PV-qspinlock is an optimization of spinlocks in virtualization CPU overcommitment scenarios. It allows a hypervisor to block a vCPU in the lock context and wake up the corresponding vCPU after the lock is released. In overcommitment scenarios, PV-qspinlock can better utilize pCPU resources and optimize the compilation process, reducing the time required for compiling applications.

Operation Guide

Modify the /boot/efi/EFI/openEuler/grub.cfg configuration file of a VM by adding arm_pvspin to the command-line startup parameter. The modification takes effect after the VM is restarted. After PV-qspinlock takes effect, you can run the dmesg command on the VM to find the following log:

text

[    0.000000] arm-pv: PV qspinlocks enabled

PV-qspinlock is supported only when both the host and VM run openEuler 20.09 or later and the VM kernel compilation option is set as CONFIG_PARAVIRT_SPINLOCKS=y (default configuration on openEuler).

Guest-Idle-Haltpoll

Overview

To ensure fairness and reduce power consumption, when the vCPUs of a VM are idle, the VM executes the WFx/HLT instruction to exit the host machine and triggers a context switch. The host machine determines whether to schedule other processes or vCPUs on the physical CPU or enter the energy saving mode. However, switching between the VM and the host machine, additional context switches, and IPI interrupt wakeup cause relatively high overhead, and this problem is particularly prominent in a service of frequent sleep and wakeup. The Guest-Idle-Haltpoll technology means that when a VM vCPU is idle, it does not immediately execute WFx/HLT and trigger a VM-exit, but instead, the vCPU performs polling for a period of time within the VM. During this period, tasks of other vCPUs that share the LLC are woken up on the vCPU without the need to send IPI interrupts, reducing the overhead of sending and receiving IPIs and the VM-exit overhead.
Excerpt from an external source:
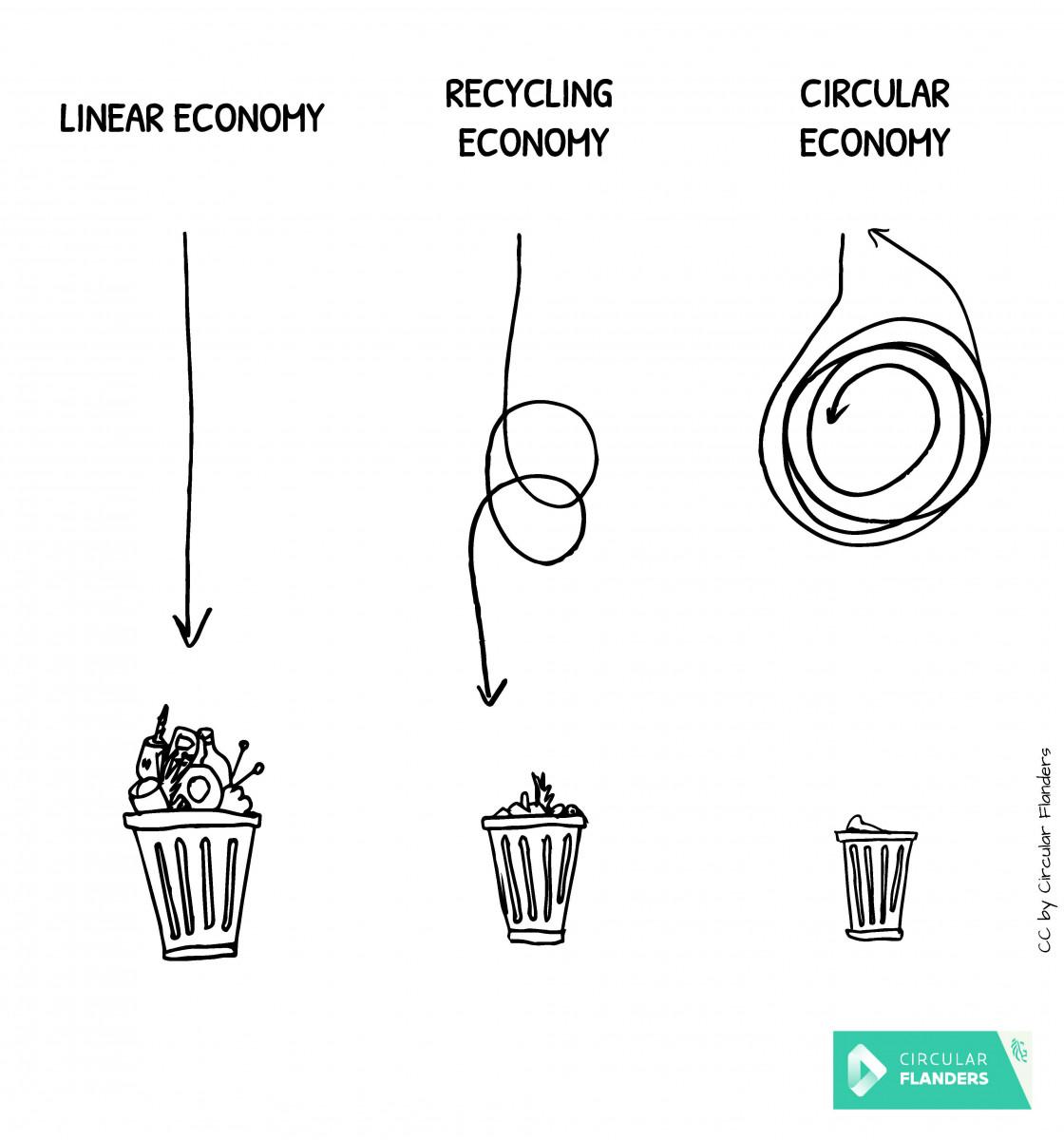 De cirulaire economie anders uitgelegd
This reduces the task wakeup latency.

Enabling idle-haltpoll for a vCPU within a VM increases the CPU overhead of the vCPU on the host machine. Therefore, it is recommended that the vCPU exclusively occupy a physical core on the host machine when this feature is enabled.

Operation Guide

The Guest-Idle-Haltpoll feature is disabled by default. The following describes how to enable this feature.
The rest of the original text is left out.